I spent the day after John’s deployment to Afghanistan eating nothing but a slice of cherry pie, choking back tears, and sleeping on the couch. I missed a dear friend’s visit to my city because I slept through a phone call. I had puffy eyes for at least three days. My heart felt like it was in pieces. My stomach wouldn’t stop churning.
I was a grade-A mess.
Eventually, it got better. I ate more than cherry pie. I ate icing out of a tub, too. (Just kidding, there was sushi and pizza, too. You know, a well-balanced diet.)
I got into a routine. I stopped sleeping so much. I found a groove. But there wasn’t a day during deployment that went by without me feeling… well… incomplete. That little nagging, lonely feeling made me feel like there was something wrong with me. How could I not just power through this like a total bawse? Why was I not a warrior who could crush each day like a bag of potato chips? Why was I not the strong, brave, resilient, strong, steadfast–did I mention strong?– military fiance who could plan a wedding, work a full-time job, wait for her soon-to-be-husband, and never feel anything other than strong?
Oh yeah. Because I didn’t actually know anyone like that. I made built her out of all of the stereotypes I knew about military spouses.
And I’ve found, over the past four years, that the dirty little secret most of us hide from each other is that we all have this spouse in shining armor stereotype in our head.
And she doesn’t exist.
Still somehow we think that’s the truth– especially during the very first deployment.
Here’s the real truth: deployment hurts.
It just does. It doesn’t matter how long the deployment is or where it is to or what the communication sitch is. Being away from the person you love– whether they’re your spouse, boyfriend/girlfriend, son/daughter, friend, or fiance– just hurts.
Deployment (and the time leading up to it) is a weird mishmash of emotions. You’re up, you’re down, you want to spend time with them, you want them to seriously just go already. You’re worried, but trying not to show it, but also kind of want to talk about it… but also don’t want to. There’s the discussion about wills and what happens while they’re gone. What happens if they don’t come back.

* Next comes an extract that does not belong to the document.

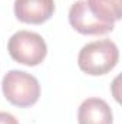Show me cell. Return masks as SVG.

And you start wondering how in the love of Captain America you are ever– EVER– going to make it more than a day or two. You look around. You see other people who are coping like champs. You read articles and social media posts dispensing advice that seems really easy to follow— make a list of goals, say goodbye and don’t look back, take time to pray every day, don’t tell your loved one your fears, remember that they’re sacrificing way, way more than you. You wonder why you’re the only loser who is hurting, who can’t seem to keep it together, who has been crying in the shower since you found out the deployment was happening.

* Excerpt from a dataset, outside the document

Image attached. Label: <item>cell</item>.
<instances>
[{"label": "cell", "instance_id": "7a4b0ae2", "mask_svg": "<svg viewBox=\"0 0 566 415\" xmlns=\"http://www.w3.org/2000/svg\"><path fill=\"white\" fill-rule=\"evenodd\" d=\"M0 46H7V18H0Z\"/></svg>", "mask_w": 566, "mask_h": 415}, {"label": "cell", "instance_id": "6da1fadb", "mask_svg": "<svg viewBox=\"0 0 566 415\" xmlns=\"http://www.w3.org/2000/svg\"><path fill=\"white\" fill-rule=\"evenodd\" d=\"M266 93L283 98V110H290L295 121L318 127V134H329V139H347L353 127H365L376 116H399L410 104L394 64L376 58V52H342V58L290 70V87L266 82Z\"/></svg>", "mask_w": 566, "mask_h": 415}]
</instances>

Everyone else seems so strong.
Except for you.
It doesn’t matter how you frame it. It doesn’t matter if you say, “It’s not goodbye, it’s see you later.” It doesn’t matter if you go to the dock or the airport or if you stay behind, the covers pulled up over your head. It doesn’t matter if you have decided to fill every moment from now until the homecoming with weight lifting and clean eating… or if you fill it with pints and pints of ice cream. It doesn’t matter if you cry for hours or if you don’t cry ever.
Deployment just hurts.
Some things make it an easier burden to bear. And you can do things that make you feel better about your situation and your loved one’s situation. But the truth is that that little nagging hole in your heart, the place that feels empty and cold, the space where it feels like tumbleweeds are blowing around, the part that makes you feel a little sad even in your happiest moments will be there. It just will be.
And the truth is, that’s okay.
The truth is, it’s so very, very, very okay to hurt and to acknowledge that hurt. It’s okay to sometimes not pull yourself up, but to let yourself have that cry. It’s okay to talk about your fears with a friend. It’s okay to worry. It’s okay to be less than okay.

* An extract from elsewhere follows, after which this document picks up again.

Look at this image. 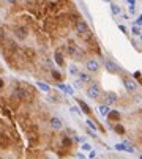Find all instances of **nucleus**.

And the truth is that you’ll be okay.
Maybe it doesn’t feel that way right now. But you will be. Because the other truth is this: you are strong. You were strong without deployment and you’ll be strong with it now. It doesn’t mean that you can’t cry. Or that you’re always positive. Or that you have a zillion achievements to show for time your loved one has been deployed. Or that every day won’t feel like a fight, like you keep bashing your head against a wall that never moves.
It means that you can walk through today. And tomorrow. And that you’ll walk through the day after that. And after that.
Because you can do that. And you will.